Anecdotal evidence: I recently turned 50, and I recently had a stress test. According to "the formula" my maximum heart rate should be 170. The technician stopped the test when my heart rate was 183. Nothing "blew", except air out of my lungs.

And no, I am not "fit", nor an athlete. I am still at puppy level when I do CrossFit workouts.

2

wrote …

I understand the article that has it's problems with HRM, but never actually addresses a fix for it. Obviously a top performing athelete will have different values than a sedentary person, but I would say for the lay person it probably fills the need 99% of the time. After all, top performing athletes are probably the top 1% of physical specimen.

Anyway, as someone who is out of shape and working to get into some decent shape I use my heart rate monitor not to stay below a maximum heart rate, but to stay above a minimum heart rate to make sure I am pushing myself enough. (one of my weaknesses may be that I would rather be sitting on the couch playing PS3 that busting my arse for 20 mins doing a WOD, but I know the second is more important to my well being)

Anyway, always appreciate the CFJ stuff and always respect Brian M.

3

Ben O'Grady wrote …

It's common knowledge among endurance athletes that the "formula" is merely a rule-of-thumb or a starting point for determining HRM. You would want to test yourself to determine your true HRM...Brian described one such test in his article with the rower. I'm 36 and my max heart rate is 186-187. The formula tells me 184, so it's close enough for my purposes.

HR isn't the be all and end all, but rather another data point and a helpful one. Other options include measuring blood lactate and power output. It should be noted that measuring heart rate is the *cheapest* option if you're doing aerobic training. You can buy a decent HR monitor at Sports Authority for $50 and easily implement a fully fledged training plan using that one tool and some common sense. So why all the haterade?

4

wrote …

I agree with Brian K and Ben with the over-kill approach against the generic formula. However, as a health care provider that tailors toward a more athletic population, I do get frustrated with the re-education process around this issue.
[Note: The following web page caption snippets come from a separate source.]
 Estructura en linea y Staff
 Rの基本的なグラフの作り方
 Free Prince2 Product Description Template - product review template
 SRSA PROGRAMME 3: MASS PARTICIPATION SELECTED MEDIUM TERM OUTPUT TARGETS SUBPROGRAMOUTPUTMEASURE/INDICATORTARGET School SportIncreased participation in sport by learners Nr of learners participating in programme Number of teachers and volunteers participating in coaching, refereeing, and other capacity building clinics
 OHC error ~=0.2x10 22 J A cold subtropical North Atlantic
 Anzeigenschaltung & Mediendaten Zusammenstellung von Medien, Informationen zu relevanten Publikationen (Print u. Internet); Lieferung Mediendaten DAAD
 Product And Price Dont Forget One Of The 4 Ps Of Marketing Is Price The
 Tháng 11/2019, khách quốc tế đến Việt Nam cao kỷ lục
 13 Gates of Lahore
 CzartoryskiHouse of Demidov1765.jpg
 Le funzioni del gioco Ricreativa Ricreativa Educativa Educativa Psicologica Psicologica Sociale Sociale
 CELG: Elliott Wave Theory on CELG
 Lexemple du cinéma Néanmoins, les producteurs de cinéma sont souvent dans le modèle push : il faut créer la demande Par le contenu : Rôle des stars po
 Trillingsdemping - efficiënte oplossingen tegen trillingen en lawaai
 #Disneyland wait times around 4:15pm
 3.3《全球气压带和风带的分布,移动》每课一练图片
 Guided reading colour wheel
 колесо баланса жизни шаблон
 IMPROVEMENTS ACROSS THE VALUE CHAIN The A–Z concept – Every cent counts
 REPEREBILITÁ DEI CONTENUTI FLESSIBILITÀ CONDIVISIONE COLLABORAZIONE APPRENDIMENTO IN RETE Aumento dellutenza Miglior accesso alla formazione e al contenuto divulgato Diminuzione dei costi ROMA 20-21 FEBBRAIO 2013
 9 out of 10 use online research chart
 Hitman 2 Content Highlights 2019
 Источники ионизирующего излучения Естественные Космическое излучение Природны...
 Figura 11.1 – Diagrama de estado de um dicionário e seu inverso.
A few problems I encounter -
1) People using it as a crutch instead of a way to generally measure intensity... "Oh my God, I need to slow down because of my HR" instead of correlating perception, stress, and HR to making necessary bio-psycho adjustments during training.
2) People using the 220-age for percentages/zones without subtracting their resting HR... doing so will boost the training zones by 3-6 bpm; ((HRmax - RHR)x desired %)+ RHR; as well as, neglecting to find a more accurate HRmax through various tests.
All in all, using heart rate to help train more efficiently is much like Crossfit Endurance and Crossfit in general... it needs to be understood prior to application.

5

wrote …

Yeah. I've never taken the MHR charts printed on the tread mills to apply to me. I always assumed those were for the folks just getting started in the gym.

I'm 44 and February will be 5 years of Crossfit for me. For the first year I wore my HRM regularly with every work out mainly because my heart had never been stressed like that before and, because I was not working out in a box (a.k.a alone), I wanted to understand if I was doing something harmful to myself.

As I got in better shape I began using the HRM less and less. But, it does provide interesting information. If the body is working correctly HR is largely a function of how much O2 your body requires. If I do Fran one week at 5:12 and the next week at 5:55 and view the HRM real time playback I can usually find that my average HR was measurably higher on the day that I had a longer Fran time. Diet? Sleep? Stress? Combination? Who knows for sure? What is known for sure is that if your body is not getting the O2 it needs to perform there is a reason and your HR can be a data point that gives you insight as to what that reason may be. Whereas if my average HR is lower but my Fran time is longer then perhaps I know I have a focus/mental issue.

6

wrote …

BTW. I've always wondered what a guy like Spealer or someone like Annie has as an average HR for a Fran or other named WOD. I'd just be curious how much O2 they need to perform at their elite level.

7

wrote …

I am a woman at the "other" end of 60 and have been working out seriously for about 5 years using a HR monitor. I am now familiar with its' workings and aim to achieve a %average heart rate, i.e. 123 for a session, but when I am on the bike or doing kettlebells I like to push harder to bring my heart rate up into the 130+ range, and working until I feel like vomiting. That's my criteria.
It's really just a motivator to work harder, which for me is a good reason to wear one.

8

wrote …

"Intuitively, we know a NASCAR driver or F1 racer would be shredded by a boxer, marathoner and a soccer or rugby player in terms of endurance, even though the literature tells us they have similar heart rates during competition."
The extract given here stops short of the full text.